REQUIRED ACTION
Find the "Photo of property" line in the records below and repeat it and every later line exactly, up to the last; do not include pictures.

ENTRIES PROVIDED

---

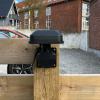 Antennebeslag til Segway Navimow og Roborock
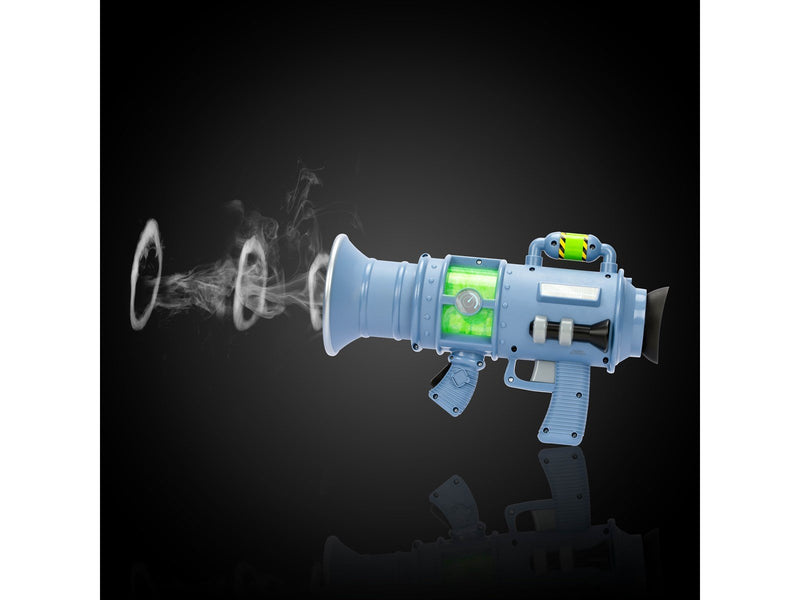 Despicable Me ULTIMATE FART BLASTER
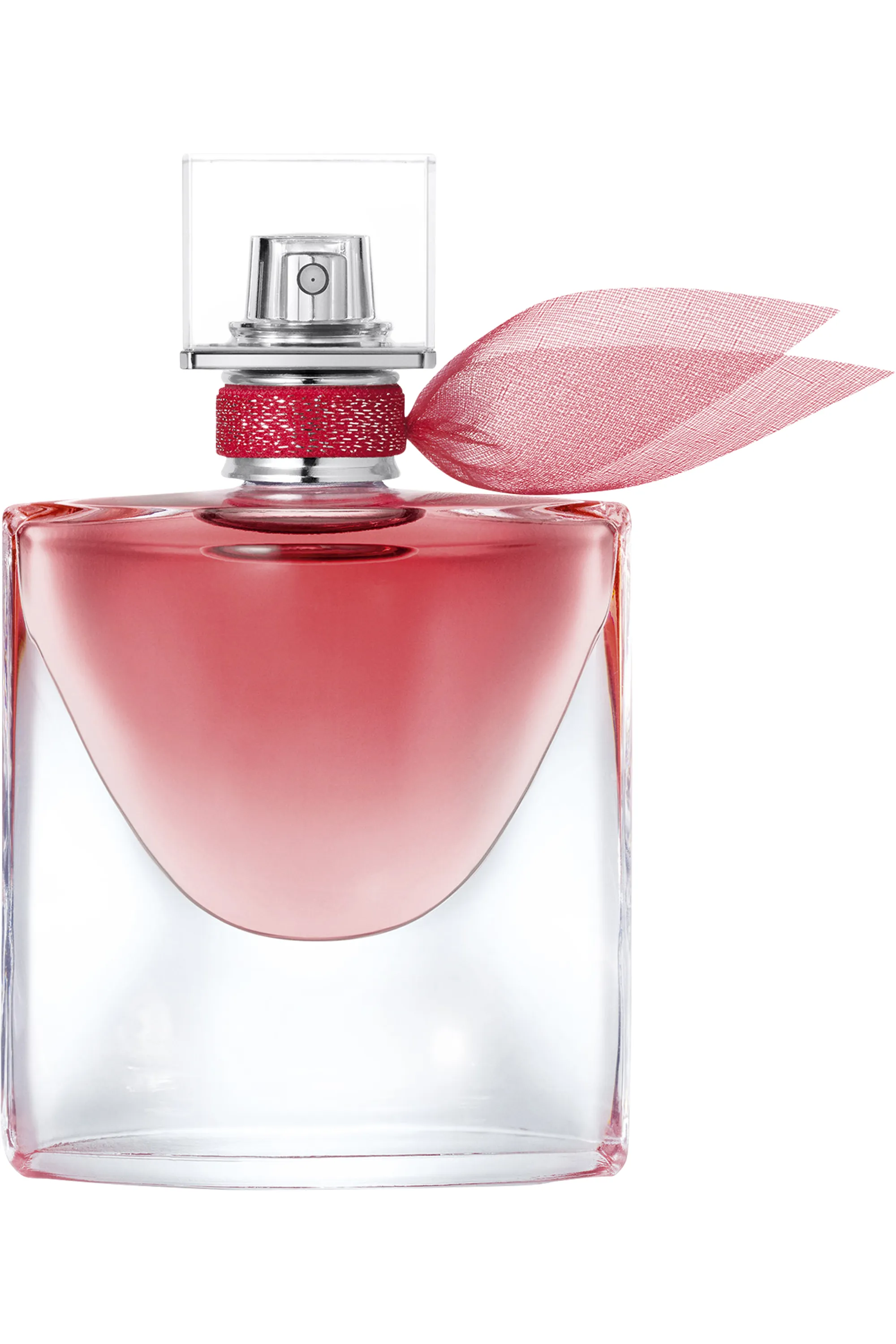 Lancôme La Vie est belle Intensément Eau de Parfum-30 ml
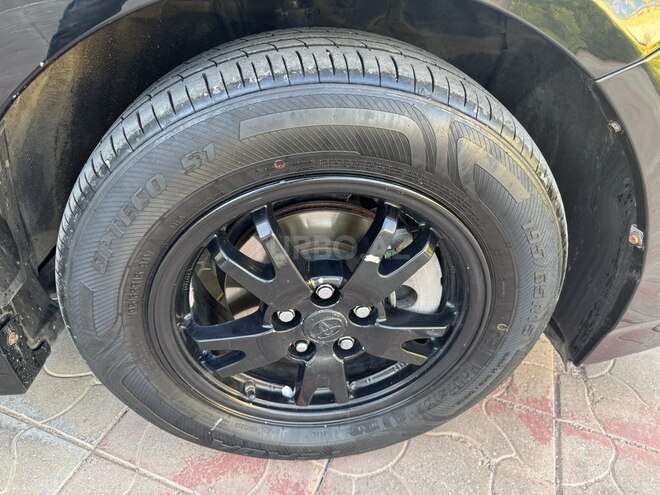 Toyota Prius 2010, 241,233 km - 1.8 l - Bakı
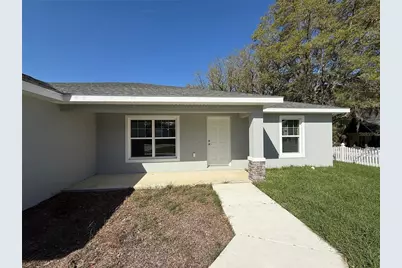 10426 SW 133rd Avenue, Dunnellon, FL 34432 - Photo 22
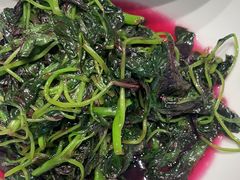 -味钱塘·钱塘渔鲜·地道江浙菜(宋城店)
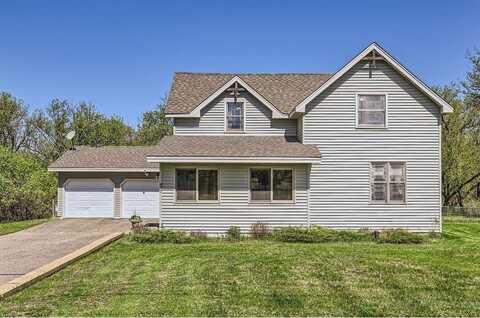 99 Crosstown Boulevard NE, Ham Lake, MN 55304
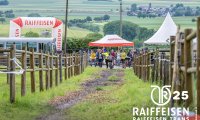 01_raiffeisen_trans_fenin_25_00200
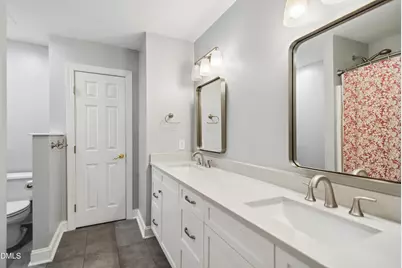 4605 Bartwood Drive, Raleigh, NC 27613 - Photo 29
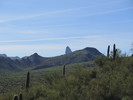 photo thumbnail #8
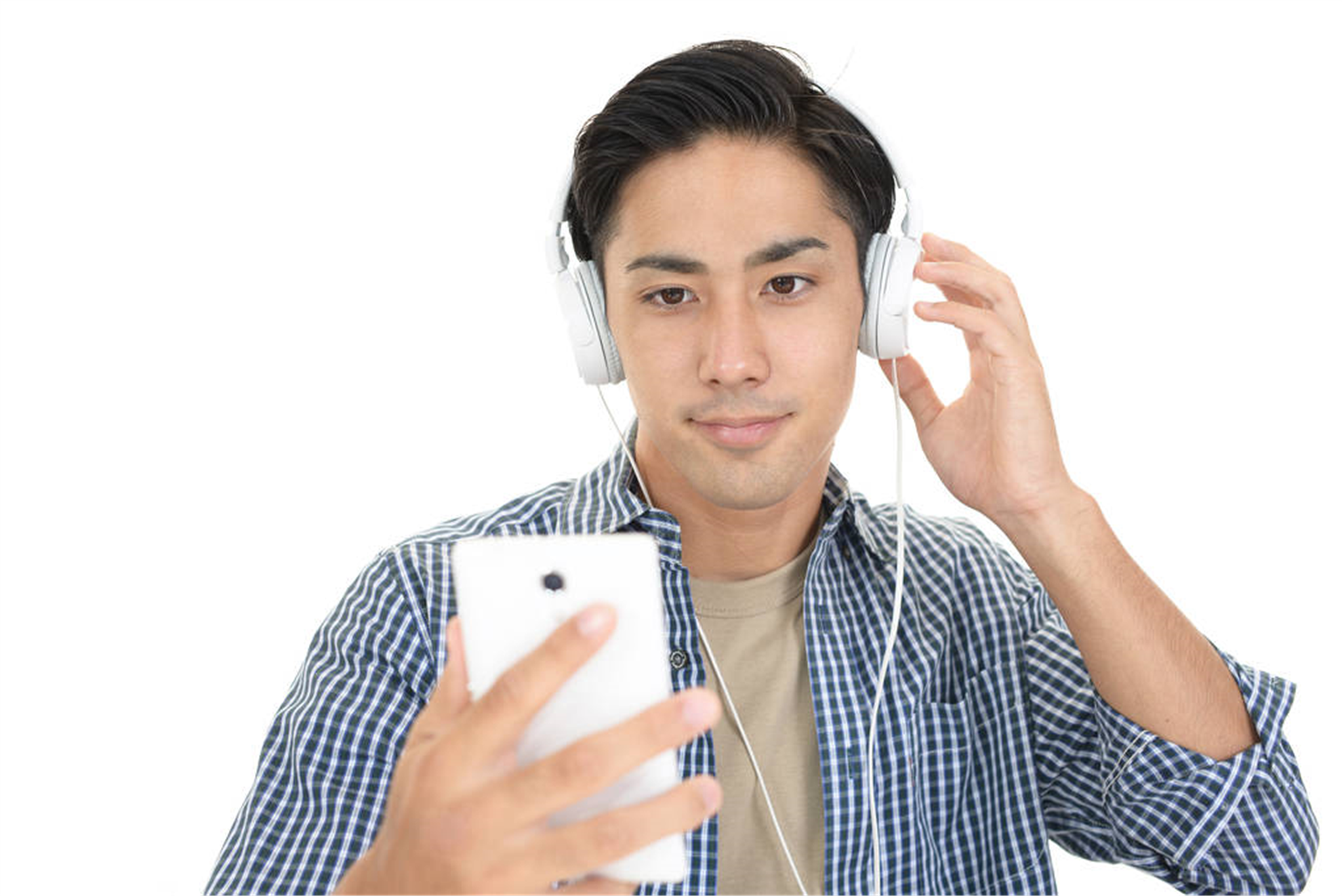 如何判断自己属于金木水火土 怎么看自己的命格属性
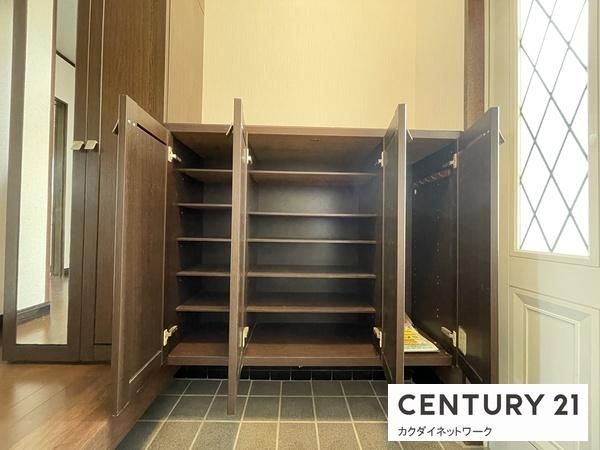 �y�G���g�����X�z�@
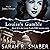 Louise’s Gamble: The Louise Pearlie Mystery Series, Book 2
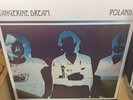 TANGERINE DREAM POLAND THE WARSAW CONCERT 2XLP CLEAR VINYL SEALED RSD 2019 RARE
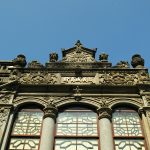 不到 1 个月再涨 300 万：消息称华为鸿蒙装机量突破 3000 万台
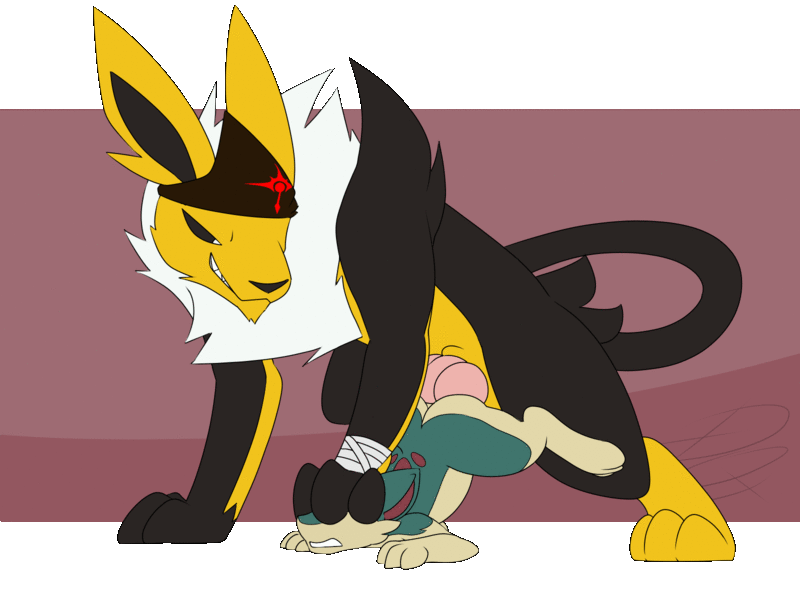 Cindy (Cindyquilava) Rule 34 Image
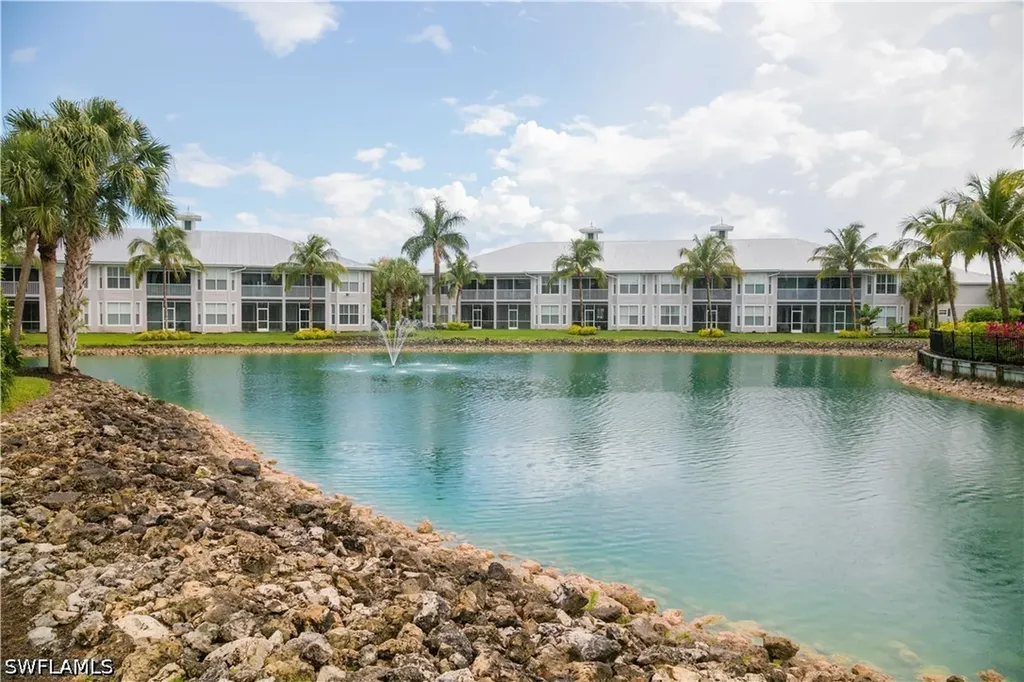 7870 Mahogany Run Lane Naples FL 34113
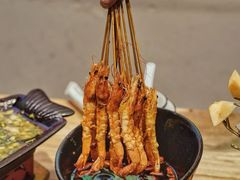 -成都吃客(九眼桥店)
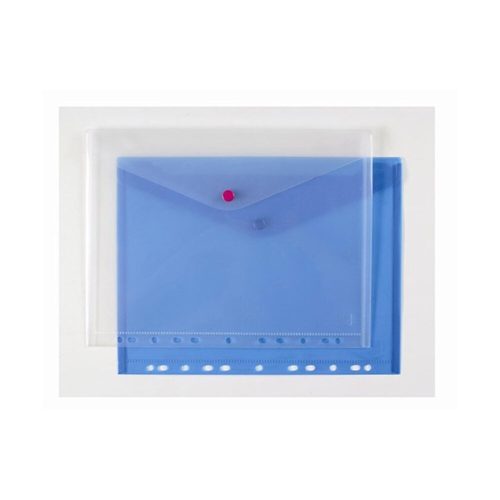 117458-49774 termékkép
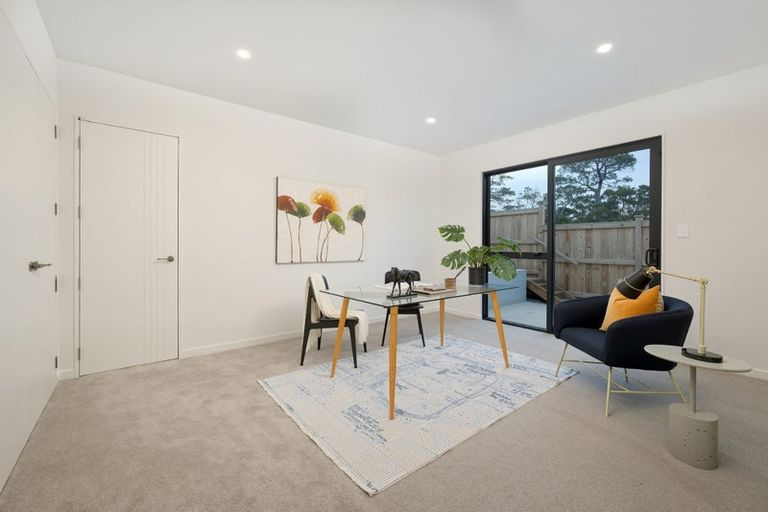 Photo of property in 30 Katote Avenue, Swanson, 0614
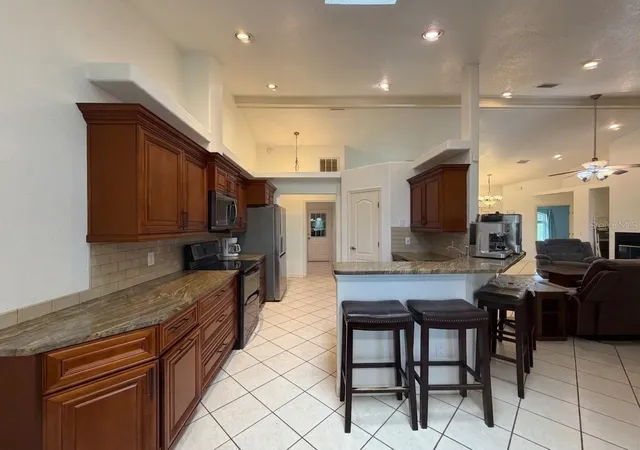 Photo 4 of Single family home for sale at 20765 SW 36th Street, Dunnellon, FL 34431 | MLS# OM734735 | Listing updated on 2026-10-29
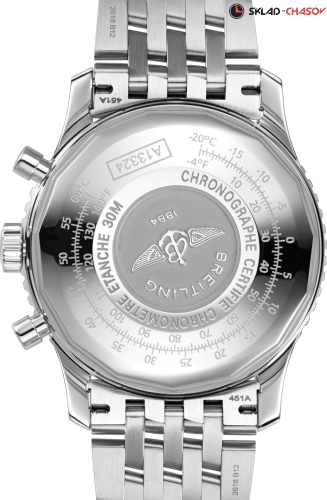 Breitling A13324121G1A1 фото фото 3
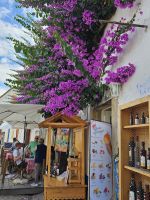 Obidos (4).jpg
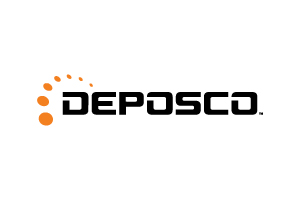 Deposco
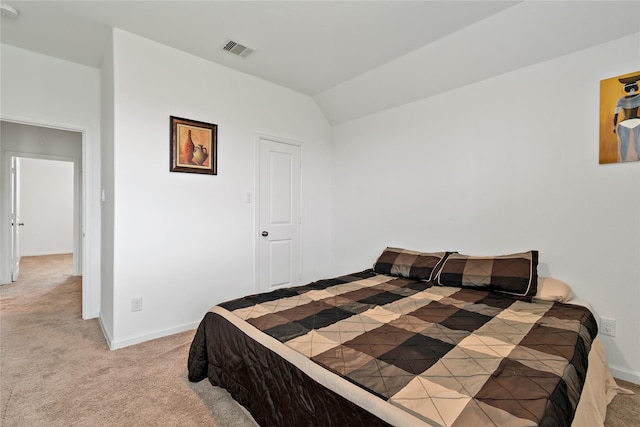 14010 Hartford Heights Way, Rosharon, TX 77583 - photo 28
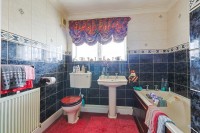 Images for Mayo Close, Cheshunt, Hertfordshire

---

REPLY
 Photo of property in 30 Katote Avenue, Swanson, 0614
 Photo 4 of Single family home for sale at 20765 SW 36th Street, Dunnellon, FL 34431 | MLS# OM734735 | Listing updated on 2026-10-29
 Breitling A13324121G1A1 фото фото 3
 Obidos (4).jpg
 Deposco
 14010 Hartford Heights Way, Rosharon, TX 77583 - photo 28
 Images for Mayo Close, Cheshunt, Hertfordshire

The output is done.